Coronavirus : « L’Espagne paye ses politiques d’austérité en matière de santé », estime le chercheur Philippe Moreau Defarges
INTERVIEW•Alors que l’Espagne subit une deuxième vague de coronavirus, Philippe Moreau Defarges, chercheur à l’Institut français des relations internationales (IFRI), y voit la conséquence d’un pays économiquement essoréPropos recueillis par Jean-Loup Delmas
L'essentiel
- 500.000 cas de coronavirus, 8.000 nouveaux cas quotidiens et 237 nouveaux morts en seulement une semaine : la seconde vague frappe à la porte de l’Espagne.
- Pour Philippe Moreau Defarges, chercheur à l’Institut français des relations internationales (IFRI), les difficultés du pays à faire face à la crise sanitaire s’expliquent notamment par des raisons économiques.
- L’Espagne subirait le coronavirus d’autant plus violemment que son système sanitaire serait friable.
Mais que se passe-t-il donc en Espagne ? Déjà fortement touché lors de la première vague de coronavirus qui avait déferlé sur l’Europe à partir de février-mars, le pays ibérique semble subir de plein fouet une seconde vague. Lundi, l’Espagne a passé la triste barre des 500.000 contaminations. A ce chiffre peu optimiste s’en rajoutent d’autres tout aussi inquiétants : 8.000 cas diagnostiqués par jour, 237 décès recensés en une semaine et un taux d’incidence du virus – 106 cas pour 100.000 habitants lors de la semaine écoulée – deux fois plus élevé que celui de la France.
Pour Philippe Moreau Defarges, chercheur à l’Institut français des relations internationales (IFRI), les causes de cette difficulté à combattre la crise sanitaire sont multiples, mais avant tout à trouver dans la situation économique du pays.
L’Espagne connaît une deuxième vague de coronavirus plus violente que ses voisins pour le moment. Ces chiffres s’expliquent-ils par une culture espagnole – repas en commun, approche plus tactile, culture de la fête – plus propice à la contamination ?
Il est toujours hasardeux de s’aventurer dans les explications culturalistes car elles sont difficilement quantifiables. Peut-être que l’aspect plus tactile de la culture latine a joué un rôle dans la propagation du coronavirus en Espagne, mais cela semble difficilement démontrable. Et tout comme on peut voir dans la culture de l’Espagne des éléments propices au virus (sieste à la maison, donc en lieu clos, repas partagé…), on pourrait en trouver pour tous les pays du monde en cherchant bien. Surtout, si cela joue un rôle, il semble bien faible face à l’explication qui semble la plus implacable : l’Espagne est un pays qui se remet difficilement de plusieurs crises économiques et qui a connu de nombreuses politiques d’austérité, ce qui a affecté son système de soins. Une politique d’austérité de santé, cela signifie également une prévention moins efficace, donc plus de contaminations.

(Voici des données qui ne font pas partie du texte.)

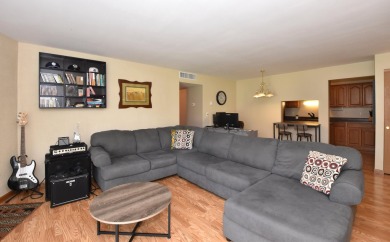 Enjoy open-concept living in this modern upper-level condo on BlackStone Creek Golf Club in Wisconsin - for sale on GolfHomes.com, golf home, golf lot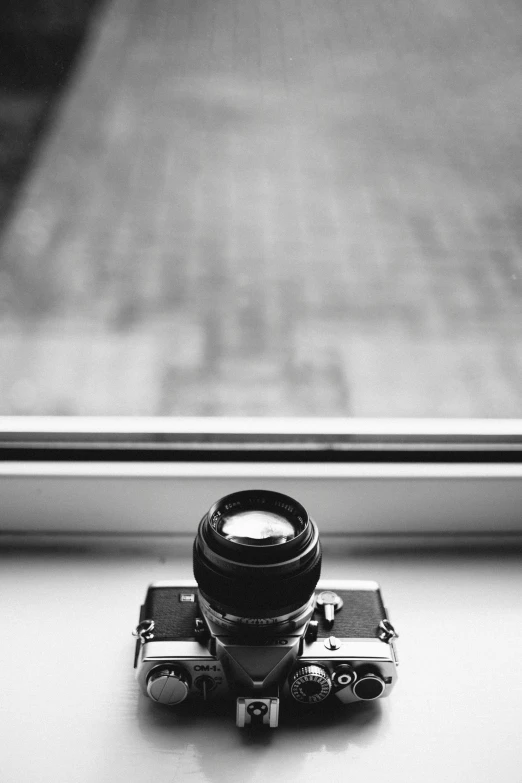 a camera sitting on top of a window sill, inspired by Vivian Maier, minimalism, epic. 1 0 0 mm, looking at camera!!!, cameras lenses, on a mini world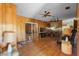 Retro living room featuring wood paneling, ceiling fans, and a wet bar at 2919 Griffin Rd, Leesburg, FL 34748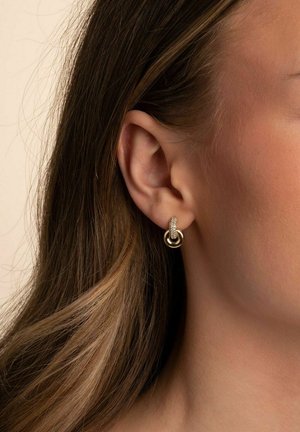 Goldfarbene Ohrringe mit einem kreisförmigen Design, das einen strukturierten Ring und glatte Akzente aufweist. Tragen von einem Modell am Ohr, zusammen mit lockigem Haar.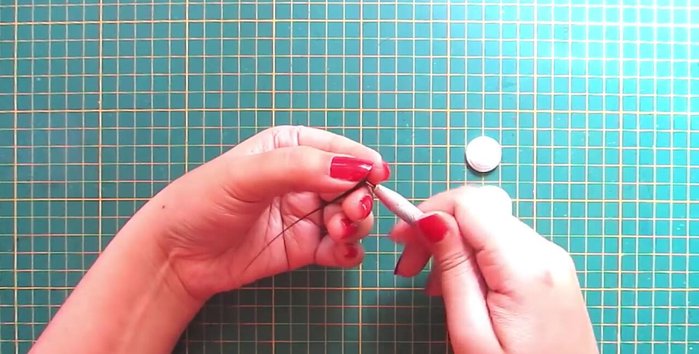 Create hands and nose: Make leaf shapes with white strips for the hands and a cone with orange strip for the nose.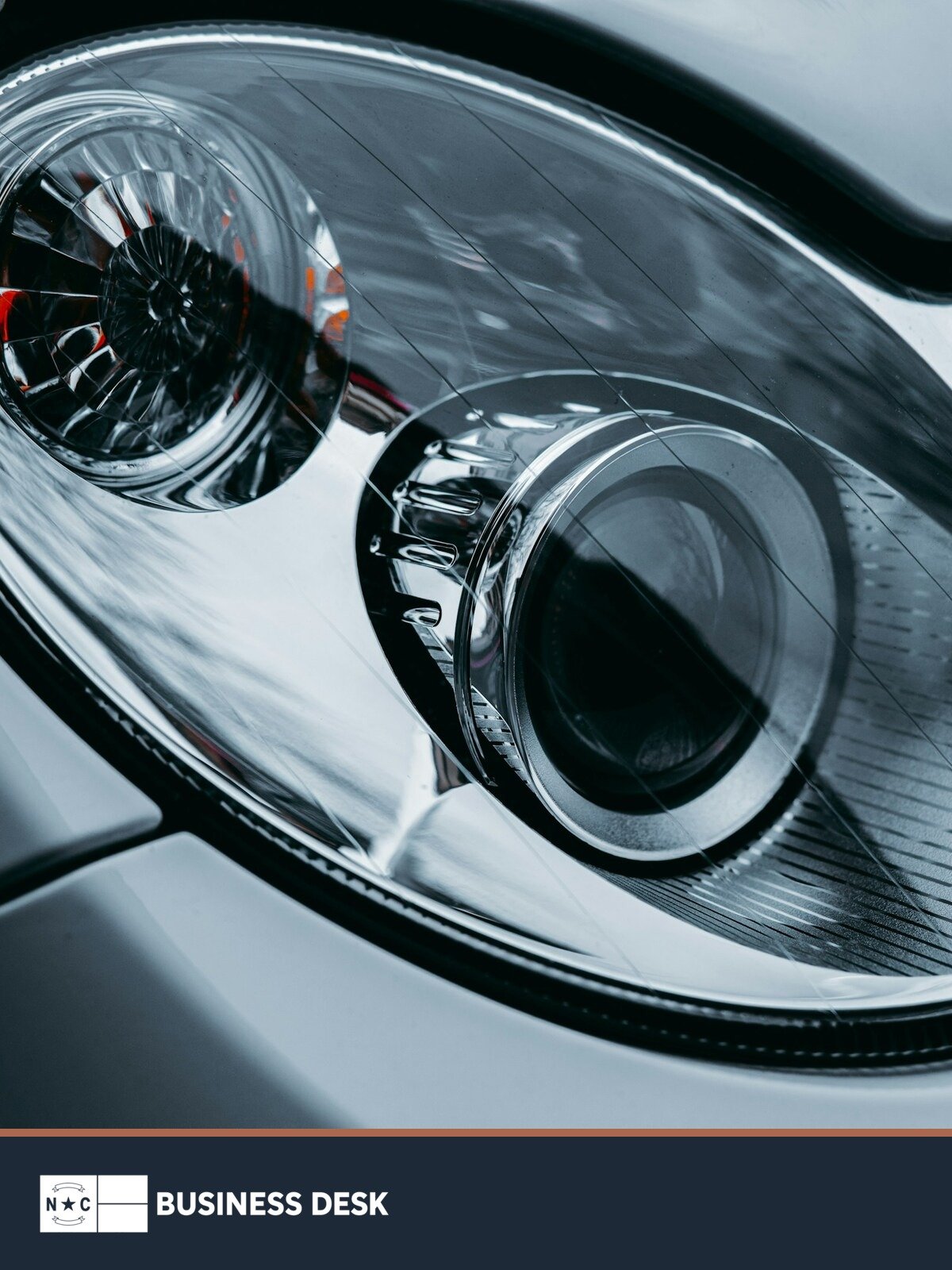 Close-up of a modern automotive headlight assembly, used as contextual imagery for Xingyu's planned Rowan County automotive-lighting plant.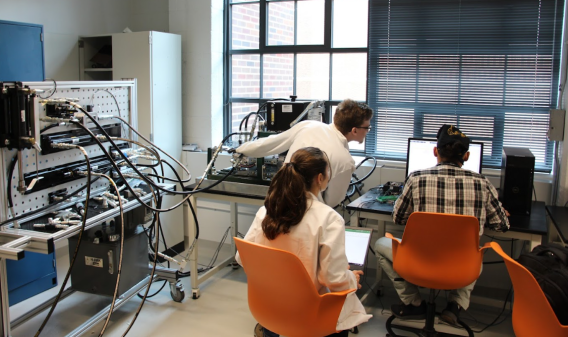 students sit around a computer with lab equipment in the room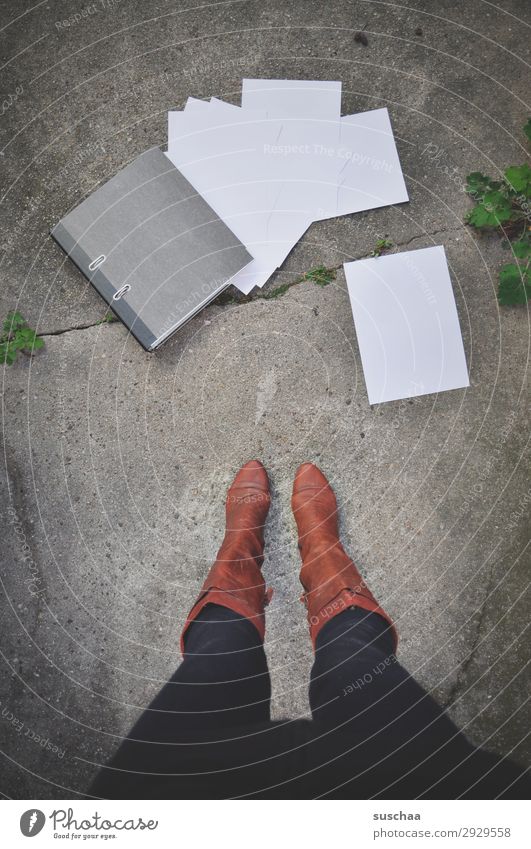 frau steht auf der straße vor einem heruntergefallenem aktenorder mit herausfallenden blättern Beine Frau stehen Stiefel weiblich Aktenordner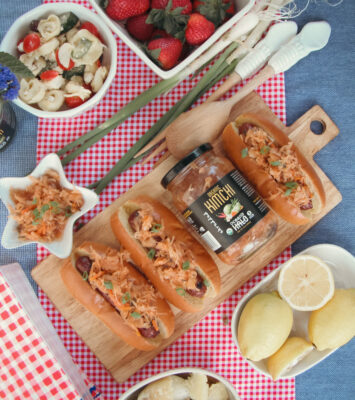 A table set with hot dogs, fresh salad, and various other delicious food items ready for a gathering.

L’Espagne, pays des régions par excellence, ne manque-t-elle pas également d’une politique nationale ambitieuse et commune ?
Il est certain qu’un Etat fort traditionnel aurait pu être plus efficace et mener une politique plus cohérente et mieux suivie sur le plan national. Plus encore qu’un pouvoir fort, c’est un pouvoir uni qui manque, car les tensions entre Madrid et Barcelone ou le Pays basque ne facilitent pas l’acceptation des mesures sanitaires. On a vu par exemple, que le port du masque était peu respecté en Espagne, en tout cas moins que dans d’autres pays. Il faut néanmoins relativiser cet élément.
Déjà, par rapport à la France ultra-centralisée, on a souvent vanté les adaptations régionales d’autres pays, notamment en Allemagne. Les Catalans indépendantistes argueraient d’ailleurs sûrement qu’en cas de scission avec l’Espagne, ils auraient mieux géré l’épidémie en s’adaptant mieux aux spécificités du territoire. Enfin, dans des nations très centralisées, comme le Royaume-Uni, on a vu qu’un discours fort mais chaotique, comme fut celui de Boris Johnso, n’a pas aidé à mieux contrôler l’épidémie.
Les causes sont donc multiples ?
Oui, il faut toujours se méfier des explications uniques. S’il fallait « hiérarchiser » les sources du problème, je placerais néanmoins l’austérité du pays loin devant, suivi des divisions politiques, et enfin on pourrait placer des explications culturalistes en dernier. A cela peuvent s’ajouter d’autres explications, comme la densité des grandes villes que sont Barcelone et Madrid ou le fait que l’Espagne soit un haut lieu du tourisme estival et qu’elle a donc pu subir, comme la région PACA en France, plus de cas durant l’été, ce qui aurait relancé l’épidémie.